Btw, I am not saying you are doing it wrong, not by any means, I have done something similar a lot, but I the encounters I remember best are the ones that aren't "fair". When I don't make encounters "fair", I do my best to get the PC's to understand the situation. It's no fun if they just blunder into a huge encounter and die. It's much more fun when they think of some funny/weird plan to get an encounter they can handle.

For instance, when the party wanted to get attack a dragon and take it's stuff, but at the opposite side of the small valley, there was a hideout for some bad-ass tribe of monsters. They wanted to just fight the dragon. The plan they hatched was for the druid to shape shift into a reindeer, run past the dragon, let it hunt him to a place where the rest of the PC's waited in ambush.
 

Definitely, but when you write a post saying "Those people - who I am not one of -think this dumb thing!", you pretty much always need to think "What the hell am I writing?", because there is a 90%+ chance it's insulting nonsense.

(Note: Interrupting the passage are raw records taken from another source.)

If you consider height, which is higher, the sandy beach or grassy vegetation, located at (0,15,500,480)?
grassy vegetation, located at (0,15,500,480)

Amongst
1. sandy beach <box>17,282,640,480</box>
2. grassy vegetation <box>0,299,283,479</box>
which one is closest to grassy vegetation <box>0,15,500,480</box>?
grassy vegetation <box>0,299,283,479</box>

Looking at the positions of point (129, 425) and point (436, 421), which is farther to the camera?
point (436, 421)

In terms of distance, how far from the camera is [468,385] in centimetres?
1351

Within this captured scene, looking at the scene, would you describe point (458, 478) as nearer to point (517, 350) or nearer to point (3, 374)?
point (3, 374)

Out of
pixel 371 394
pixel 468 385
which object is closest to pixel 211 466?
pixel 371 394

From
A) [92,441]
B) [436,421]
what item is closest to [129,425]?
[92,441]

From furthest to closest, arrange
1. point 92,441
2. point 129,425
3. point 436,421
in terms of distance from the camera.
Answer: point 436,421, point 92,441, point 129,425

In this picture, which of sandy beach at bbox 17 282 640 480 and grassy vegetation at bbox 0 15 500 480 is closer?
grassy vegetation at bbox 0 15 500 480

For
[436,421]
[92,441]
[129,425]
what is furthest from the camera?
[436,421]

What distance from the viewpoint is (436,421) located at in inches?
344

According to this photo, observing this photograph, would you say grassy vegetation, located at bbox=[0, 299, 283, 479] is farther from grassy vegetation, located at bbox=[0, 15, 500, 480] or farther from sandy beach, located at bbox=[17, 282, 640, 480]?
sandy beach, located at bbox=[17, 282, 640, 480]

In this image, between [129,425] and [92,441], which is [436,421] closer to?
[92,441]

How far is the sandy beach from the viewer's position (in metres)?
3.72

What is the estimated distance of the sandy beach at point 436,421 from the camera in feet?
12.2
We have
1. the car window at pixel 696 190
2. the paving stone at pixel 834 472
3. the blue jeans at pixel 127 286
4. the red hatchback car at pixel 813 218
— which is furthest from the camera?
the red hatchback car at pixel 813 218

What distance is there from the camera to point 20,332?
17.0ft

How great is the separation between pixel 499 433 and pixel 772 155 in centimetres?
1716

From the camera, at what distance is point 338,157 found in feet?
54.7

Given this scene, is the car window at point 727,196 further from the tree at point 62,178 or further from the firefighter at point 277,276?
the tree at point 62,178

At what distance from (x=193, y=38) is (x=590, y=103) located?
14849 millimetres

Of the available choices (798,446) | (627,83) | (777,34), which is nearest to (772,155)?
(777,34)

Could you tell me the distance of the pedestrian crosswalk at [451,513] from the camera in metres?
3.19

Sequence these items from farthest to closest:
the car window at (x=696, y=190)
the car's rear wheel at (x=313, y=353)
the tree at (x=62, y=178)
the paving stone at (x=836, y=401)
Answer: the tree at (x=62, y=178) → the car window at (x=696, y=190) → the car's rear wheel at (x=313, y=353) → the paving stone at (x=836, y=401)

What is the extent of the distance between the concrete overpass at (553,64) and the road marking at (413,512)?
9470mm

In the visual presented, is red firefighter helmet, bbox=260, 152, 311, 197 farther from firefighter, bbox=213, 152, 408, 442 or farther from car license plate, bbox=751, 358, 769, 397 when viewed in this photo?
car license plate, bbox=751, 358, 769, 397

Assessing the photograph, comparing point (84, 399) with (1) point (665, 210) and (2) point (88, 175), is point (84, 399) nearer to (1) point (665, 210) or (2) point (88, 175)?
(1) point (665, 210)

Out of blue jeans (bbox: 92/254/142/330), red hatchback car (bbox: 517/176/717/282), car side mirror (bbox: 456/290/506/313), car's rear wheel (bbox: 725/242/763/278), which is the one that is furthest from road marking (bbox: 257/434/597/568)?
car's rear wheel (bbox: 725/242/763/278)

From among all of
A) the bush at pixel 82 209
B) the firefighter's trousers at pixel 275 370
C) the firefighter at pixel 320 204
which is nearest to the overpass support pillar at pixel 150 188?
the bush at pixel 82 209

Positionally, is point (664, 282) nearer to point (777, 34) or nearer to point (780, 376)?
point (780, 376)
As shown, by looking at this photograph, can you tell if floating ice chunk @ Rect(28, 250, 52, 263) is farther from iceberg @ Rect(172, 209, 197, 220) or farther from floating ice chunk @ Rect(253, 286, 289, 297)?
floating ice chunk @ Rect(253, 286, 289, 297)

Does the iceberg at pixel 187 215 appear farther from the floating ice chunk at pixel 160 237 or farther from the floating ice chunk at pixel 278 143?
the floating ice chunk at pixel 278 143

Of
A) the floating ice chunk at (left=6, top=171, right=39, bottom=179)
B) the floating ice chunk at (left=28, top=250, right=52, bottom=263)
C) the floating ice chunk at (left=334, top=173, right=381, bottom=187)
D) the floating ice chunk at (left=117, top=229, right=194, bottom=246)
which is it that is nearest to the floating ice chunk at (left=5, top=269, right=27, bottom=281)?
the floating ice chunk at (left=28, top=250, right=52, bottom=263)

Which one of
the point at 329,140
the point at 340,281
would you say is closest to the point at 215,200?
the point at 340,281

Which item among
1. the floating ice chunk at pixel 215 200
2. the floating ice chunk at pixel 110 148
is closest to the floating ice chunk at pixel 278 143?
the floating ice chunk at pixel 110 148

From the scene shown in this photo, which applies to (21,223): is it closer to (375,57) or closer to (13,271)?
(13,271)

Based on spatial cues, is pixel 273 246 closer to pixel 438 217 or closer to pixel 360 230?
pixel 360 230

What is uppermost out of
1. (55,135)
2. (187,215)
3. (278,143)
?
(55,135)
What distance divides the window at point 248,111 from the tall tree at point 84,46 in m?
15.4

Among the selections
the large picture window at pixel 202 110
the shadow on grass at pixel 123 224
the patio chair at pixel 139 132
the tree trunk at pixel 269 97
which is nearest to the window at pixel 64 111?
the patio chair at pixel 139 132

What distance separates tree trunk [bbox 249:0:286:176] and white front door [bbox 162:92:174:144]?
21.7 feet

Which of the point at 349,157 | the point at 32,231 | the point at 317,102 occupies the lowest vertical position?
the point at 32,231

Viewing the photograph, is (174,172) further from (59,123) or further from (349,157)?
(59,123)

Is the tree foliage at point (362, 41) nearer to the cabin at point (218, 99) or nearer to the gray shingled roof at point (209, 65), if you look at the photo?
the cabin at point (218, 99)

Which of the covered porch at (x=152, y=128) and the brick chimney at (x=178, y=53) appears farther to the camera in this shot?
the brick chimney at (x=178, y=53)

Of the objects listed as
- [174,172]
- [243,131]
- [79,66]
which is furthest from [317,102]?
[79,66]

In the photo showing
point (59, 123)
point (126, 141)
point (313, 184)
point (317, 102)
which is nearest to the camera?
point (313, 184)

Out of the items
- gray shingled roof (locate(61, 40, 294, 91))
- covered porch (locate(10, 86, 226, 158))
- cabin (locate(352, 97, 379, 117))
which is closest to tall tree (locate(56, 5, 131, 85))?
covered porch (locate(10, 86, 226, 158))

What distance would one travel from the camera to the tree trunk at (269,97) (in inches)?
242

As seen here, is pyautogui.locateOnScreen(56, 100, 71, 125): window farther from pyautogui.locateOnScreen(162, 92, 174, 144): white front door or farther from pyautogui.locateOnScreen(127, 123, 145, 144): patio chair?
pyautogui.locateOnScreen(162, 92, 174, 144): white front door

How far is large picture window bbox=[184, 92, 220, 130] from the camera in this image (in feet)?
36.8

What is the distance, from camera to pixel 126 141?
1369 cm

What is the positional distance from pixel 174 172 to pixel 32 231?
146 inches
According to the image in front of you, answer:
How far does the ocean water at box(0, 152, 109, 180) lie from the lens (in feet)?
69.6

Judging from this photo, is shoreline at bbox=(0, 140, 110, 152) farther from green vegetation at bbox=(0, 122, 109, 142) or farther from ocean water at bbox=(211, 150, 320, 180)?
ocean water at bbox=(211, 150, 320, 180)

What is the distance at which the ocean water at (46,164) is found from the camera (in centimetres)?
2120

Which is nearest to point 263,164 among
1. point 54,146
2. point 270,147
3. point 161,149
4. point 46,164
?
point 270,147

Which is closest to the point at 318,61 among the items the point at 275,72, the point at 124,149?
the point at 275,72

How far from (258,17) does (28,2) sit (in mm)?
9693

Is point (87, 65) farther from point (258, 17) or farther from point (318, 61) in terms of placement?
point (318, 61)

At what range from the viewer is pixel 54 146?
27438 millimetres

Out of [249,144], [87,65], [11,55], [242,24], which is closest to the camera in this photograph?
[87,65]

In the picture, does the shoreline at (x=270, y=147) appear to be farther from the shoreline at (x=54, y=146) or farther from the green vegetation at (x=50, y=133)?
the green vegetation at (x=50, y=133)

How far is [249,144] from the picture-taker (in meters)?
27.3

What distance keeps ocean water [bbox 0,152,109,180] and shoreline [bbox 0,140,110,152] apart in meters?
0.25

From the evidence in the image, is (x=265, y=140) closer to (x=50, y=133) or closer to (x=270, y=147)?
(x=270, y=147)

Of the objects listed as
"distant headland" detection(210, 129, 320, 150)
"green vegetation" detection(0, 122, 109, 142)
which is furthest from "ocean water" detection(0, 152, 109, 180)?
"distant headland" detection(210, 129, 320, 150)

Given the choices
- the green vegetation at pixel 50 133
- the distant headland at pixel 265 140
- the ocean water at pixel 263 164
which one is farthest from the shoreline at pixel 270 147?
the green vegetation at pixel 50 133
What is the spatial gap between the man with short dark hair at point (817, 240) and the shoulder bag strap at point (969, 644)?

There are lots of 4e fans here, but for some reason you're the only one that seems to take instant offense at any comment about 4e that does not match your experiences with 4e. Seriously you need to chill a bit on the championing of an edition of a role playing game. It' not an insult to you to talk about a game you like. It's not personal, so why do you take it so personal?
 

There is enough information in this article, I think, for me to write some scripts using OGRE and the monsters in the Starter Set so people can set the level of the party, the encounter difficulty they want, and it will spit out a list of potential encounters.

Hmmm...maybe when I get back from vacation.
 

There are lots of 4e fans here, but for some reason you're the only one that seems to take instant offense at any comment about 4e that does not match your experiences with 4e....(snip)...It's not personal, so why do you take it so personal?

Hey, I got onto his ignore list cause I claimed he wasn't the authority on 4e. I dunno, maybe he is an undercover 4e designer :p
 

Hmm...in no particular order you have to:

1) Choose a difficulty of the encounter
2) Select Monsters to fill a XP budget
3) Make sure no single monsters 'power' exceeds (or is too far above if the DM chooses) the party level
4) Make sure when using many monsters of low 'power' to adjust budget for sheer numbers

which edition did I describe?

Only you can answer that, because you're being very vague, and may be skipping steps or forgetting them. :D

That's the point. It could be any edition, more or less. The specific steps are unique to each edition, but the gist is always the same. Just because a new edition has some specific steps/terminology doesn't mean you aren't doing the same thing you always have done. You are, but with the new underlying math.
 

...Hey, just noticed something about this table: The power curve isn't a curve any more. It's a straight line.

In the last two editions, PC power scaled on an exponential curve. In 3E, the very rough guideline was that PC power was proportional to 1.4^level (doubling every two levels). In 4E, it was 1.2^level (doubling every four levels).

But in 5E, PC power is proportional to level. It's not exact, but it's close. To a first approximation, a "challenging" opponent is one worth 100 XP per level.

This is really interesting. For one thing, it means power scales rapidly at the low levels and semi-plateaus at the high levels, rather like E6. A 4th-level character is twice as powerful as a 2nd-level character, but a 14th-level character and a 12th-level character are almost evenly matched. For another thing, it means you can very easily eyeball NPC encounters simply by adding up the levels of the NPCs.

It also means we're going to have to collectively revisit a lot of assumptions about high-level PCs and the campaign world.